A small sledge, mass 3 kg is being pulled up a plane inclined at 20 deg to the horizontal by a rope parallel to the surface. The sledge is accelerating at 0.6 ms^-2 and the coefficient of friction is 0.4. (Take g = 9.8 ms^-2)
What is the tension in the rope ?
havent fully checked my working so could have made mistake but i get:
T = ma + µmgcos20+mgsin 20
it is left as an exercise to the reader to substitute the actial numbers 
enjoy
ken
For those trying ken's substitution challenge.............
m = 3
a = 0.6
µ = 0.4
g = 9.8
cos 20 = 0.9397
sin 20 = ...........................well, you've got to do some work yourself 
Remember, if you are using Excel, it likes its angles in Radians rather than degrees.
A-Level vectors but with an aeronautical application.
Point B lies 142 nautical miles true west of A. The wind is from 240 degrees at a steady speed of 30 kts. An aeroplane passes overhead A towards B at 10:00 hrs, at a true airspeed of 120 kts,
Q1. What true heading should the aeroplane adopt in order to counteract the drift due to wind and thus fly overhead B ?
Q2. At what time should the aeroplane expect to pass overhead B ?
i get a vector at 13.3045° down from the line A-B? there is oviously a better way of expressing this Don ...
you can tell i have yet to take flying lessons from you Don...
enjoy
ken
A-Level vectors but with an aeronautical application.
Point B lies 142 nautical miles true west of A. The wind is from 240 degrees at a steady speed of 30 kts. An aeroplane passes overhead A towards B at 10:00 hrs, at a true airspeed of 120 kts,
Q1. What true heading should the aeroplane adopt in order to counteract the drift due to wind and thus fly overhead B ?
Q2. At what time should the aeroplane expect to pass overhead B ?
i get a vector at 13.3045° down from the line A-B? there is oviously a better way of expressing this Don ...
you can tell i have yet to take flying lessons from you Don...
enjoy
ken
I haven't checked your geometry yet ken, but the angle looks a bit much to me. Using a couple of approximations I would suggest a wind correction angle/drift of about 7 degrees, ie about half your angle. (I will recheck this later today when I have more time and I will explain my approximations as well)
Headings are expressed in degrees clockwise from North (360) so East would be 090, South 180 etc.
Your heading would be 257 deg (T) - I wouldn't worry about the decimals (my heading would be about 263)
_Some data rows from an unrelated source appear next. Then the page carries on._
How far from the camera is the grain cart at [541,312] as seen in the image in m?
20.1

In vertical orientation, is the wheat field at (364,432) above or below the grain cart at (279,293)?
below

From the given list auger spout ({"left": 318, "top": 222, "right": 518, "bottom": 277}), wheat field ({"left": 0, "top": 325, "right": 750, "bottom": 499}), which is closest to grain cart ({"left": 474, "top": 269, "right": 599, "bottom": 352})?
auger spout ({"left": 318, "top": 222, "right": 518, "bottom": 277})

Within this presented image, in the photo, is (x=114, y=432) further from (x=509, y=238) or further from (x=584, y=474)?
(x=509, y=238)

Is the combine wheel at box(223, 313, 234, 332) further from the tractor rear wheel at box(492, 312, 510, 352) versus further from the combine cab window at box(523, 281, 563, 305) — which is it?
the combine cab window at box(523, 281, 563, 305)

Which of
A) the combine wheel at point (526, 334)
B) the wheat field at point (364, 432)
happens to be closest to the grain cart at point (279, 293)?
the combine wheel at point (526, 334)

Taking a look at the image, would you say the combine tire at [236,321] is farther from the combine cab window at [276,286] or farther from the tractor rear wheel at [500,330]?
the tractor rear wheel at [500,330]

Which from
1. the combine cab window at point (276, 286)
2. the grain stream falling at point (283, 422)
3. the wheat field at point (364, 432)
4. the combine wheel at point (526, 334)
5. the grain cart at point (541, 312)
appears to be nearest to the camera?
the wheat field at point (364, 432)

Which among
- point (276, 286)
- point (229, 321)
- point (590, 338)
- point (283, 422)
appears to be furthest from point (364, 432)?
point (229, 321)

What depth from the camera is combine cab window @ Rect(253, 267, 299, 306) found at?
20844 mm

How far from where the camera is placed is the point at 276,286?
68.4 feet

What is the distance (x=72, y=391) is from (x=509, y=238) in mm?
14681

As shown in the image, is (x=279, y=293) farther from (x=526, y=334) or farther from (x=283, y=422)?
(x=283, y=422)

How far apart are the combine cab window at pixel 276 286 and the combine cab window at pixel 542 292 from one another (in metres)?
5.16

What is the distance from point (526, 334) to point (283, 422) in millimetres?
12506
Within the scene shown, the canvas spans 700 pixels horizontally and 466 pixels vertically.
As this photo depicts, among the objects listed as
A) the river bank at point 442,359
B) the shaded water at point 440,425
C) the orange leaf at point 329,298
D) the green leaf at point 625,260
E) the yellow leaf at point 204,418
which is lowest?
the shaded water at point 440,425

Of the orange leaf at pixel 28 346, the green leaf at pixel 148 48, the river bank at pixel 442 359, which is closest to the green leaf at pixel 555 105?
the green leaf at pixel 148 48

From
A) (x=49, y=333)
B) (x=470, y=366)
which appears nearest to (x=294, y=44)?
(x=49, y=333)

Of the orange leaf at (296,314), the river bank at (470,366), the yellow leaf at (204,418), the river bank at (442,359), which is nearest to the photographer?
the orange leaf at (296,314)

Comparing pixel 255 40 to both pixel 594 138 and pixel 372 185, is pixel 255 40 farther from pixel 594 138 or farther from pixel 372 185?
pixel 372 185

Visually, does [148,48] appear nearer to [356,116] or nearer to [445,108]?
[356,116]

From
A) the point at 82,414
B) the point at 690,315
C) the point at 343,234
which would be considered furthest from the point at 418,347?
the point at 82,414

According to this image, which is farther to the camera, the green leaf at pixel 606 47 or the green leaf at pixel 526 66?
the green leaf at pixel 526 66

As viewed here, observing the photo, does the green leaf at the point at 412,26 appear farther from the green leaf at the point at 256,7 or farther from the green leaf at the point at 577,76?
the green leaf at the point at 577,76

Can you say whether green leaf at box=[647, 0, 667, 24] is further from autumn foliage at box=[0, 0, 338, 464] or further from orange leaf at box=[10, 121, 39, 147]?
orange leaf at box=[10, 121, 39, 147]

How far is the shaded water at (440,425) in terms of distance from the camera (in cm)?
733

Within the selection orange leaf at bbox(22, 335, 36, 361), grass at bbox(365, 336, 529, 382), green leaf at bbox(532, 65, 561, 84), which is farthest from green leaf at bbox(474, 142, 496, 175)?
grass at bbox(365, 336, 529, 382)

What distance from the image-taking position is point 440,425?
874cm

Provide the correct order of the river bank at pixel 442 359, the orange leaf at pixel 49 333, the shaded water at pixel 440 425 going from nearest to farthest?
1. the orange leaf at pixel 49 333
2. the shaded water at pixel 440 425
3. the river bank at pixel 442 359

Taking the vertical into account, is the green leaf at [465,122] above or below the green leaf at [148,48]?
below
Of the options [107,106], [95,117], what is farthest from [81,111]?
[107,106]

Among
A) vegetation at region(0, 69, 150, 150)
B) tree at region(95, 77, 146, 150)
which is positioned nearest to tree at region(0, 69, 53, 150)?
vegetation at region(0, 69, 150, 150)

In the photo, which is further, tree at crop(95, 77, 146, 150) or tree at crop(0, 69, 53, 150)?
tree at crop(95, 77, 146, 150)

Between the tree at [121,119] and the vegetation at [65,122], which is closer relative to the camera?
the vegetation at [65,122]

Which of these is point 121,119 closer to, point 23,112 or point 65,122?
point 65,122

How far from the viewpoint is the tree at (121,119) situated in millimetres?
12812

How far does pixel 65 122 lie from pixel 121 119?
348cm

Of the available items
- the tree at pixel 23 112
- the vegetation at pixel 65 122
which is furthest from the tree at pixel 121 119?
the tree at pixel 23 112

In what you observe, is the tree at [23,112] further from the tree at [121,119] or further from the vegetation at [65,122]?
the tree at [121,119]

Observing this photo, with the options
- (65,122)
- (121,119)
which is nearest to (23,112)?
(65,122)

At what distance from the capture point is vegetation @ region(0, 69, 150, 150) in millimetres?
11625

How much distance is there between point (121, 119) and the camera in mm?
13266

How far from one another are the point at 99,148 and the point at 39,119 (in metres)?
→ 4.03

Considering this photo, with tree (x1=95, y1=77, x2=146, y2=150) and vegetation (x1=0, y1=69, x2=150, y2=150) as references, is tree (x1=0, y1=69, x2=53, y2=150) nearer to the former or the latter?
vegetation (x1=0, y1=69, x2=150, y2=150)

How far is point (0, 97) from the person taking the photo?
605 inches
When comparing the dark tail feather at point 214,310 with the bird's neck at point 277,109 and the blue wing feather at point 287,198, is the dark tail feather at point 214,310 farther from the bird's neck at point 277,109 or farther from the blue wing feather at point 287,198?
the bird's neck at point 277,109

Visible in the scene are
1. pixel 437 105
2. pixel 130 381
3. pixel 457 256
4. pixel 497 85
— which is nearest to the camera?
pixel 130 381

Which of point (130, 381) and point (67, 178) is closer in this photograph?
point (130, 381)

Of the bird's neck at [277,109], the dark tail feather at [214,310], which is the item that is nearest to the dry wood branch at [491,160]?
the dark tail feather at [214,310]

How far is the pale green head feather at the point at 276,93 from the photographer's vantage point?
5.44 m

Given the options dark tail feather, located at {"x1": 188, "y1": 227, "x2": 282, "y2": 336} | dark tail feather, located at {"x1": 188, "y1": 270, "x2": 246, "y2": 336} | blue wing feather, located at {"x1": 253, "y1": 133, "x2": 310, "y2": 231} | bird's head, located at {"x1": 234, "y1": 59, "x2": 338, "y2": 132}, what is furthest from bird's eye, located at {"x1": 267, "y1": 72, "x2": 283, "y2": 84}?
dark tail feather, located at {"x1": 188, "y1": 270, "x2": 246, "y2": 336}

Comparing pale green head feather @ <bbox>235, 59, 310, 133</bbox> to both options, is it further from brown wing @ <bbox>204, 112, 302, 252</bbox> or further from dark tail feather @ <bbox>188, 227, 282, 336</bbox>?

You probably also picked up the Ground Speed as part of your calculations as well ?
A-Level vectors but with an aeronautical application.
Point B lies 142 nautical miles true west of A. The wind is from 240 degrees at a steady speed of 30 kts. An aeroplane passes overhead A towards B at 10:00 hrs, at a true airspeed of 120 kts,
Q1. What true heading should the aeroplane adopt in order to counteract the drift due to wind and thus fly overhead B ?
Q2. At what time should the aeroplane expect to pass overhead B ?
i get a vector at 13.3045° down from the line A-B? there is oviously a better way of expressing this Don ...
you can tell i have yet to take flying lessons from you Don...
enjoy
ken
I haven't checked your geometry yet ken, but the angle looks a bit much to me. Using a couple of approximations I would suggest a wind correction angle/drift of about 7 degrees, ie about half your angle. (I will recheck this later today when I have more time and I will explain my approximations as well)
Headings are expressed in degrees clockwise from North (360) so East would be 090, South 180 etc.
Your heading would be 257 deg (T) - I wouldn't worry about the decimals (my heading would be about 263)
You probably also picked up the Ground Speed as part of your calculations as well ?
i had tinterpreted the wind direction incorrectly. 7 degrees is indeed correct:
from arcsin (0.25 * cos 60) = 7.18 degrees
enjoy
ken
I am pretty sure pilots have a handy gizmo that requires no complicated arithmetic at all. Is it called a plotter or similar? That is how I would do it. Actually, i would use a digital solution.
Form this you will know that I have no idea how to solve this problem unaided...but also that the person who set it probably has easy access to both.
You can solve the problem by drawing the vectors with a scale ruler and a pair of compasses then measuring the angles with a protractor.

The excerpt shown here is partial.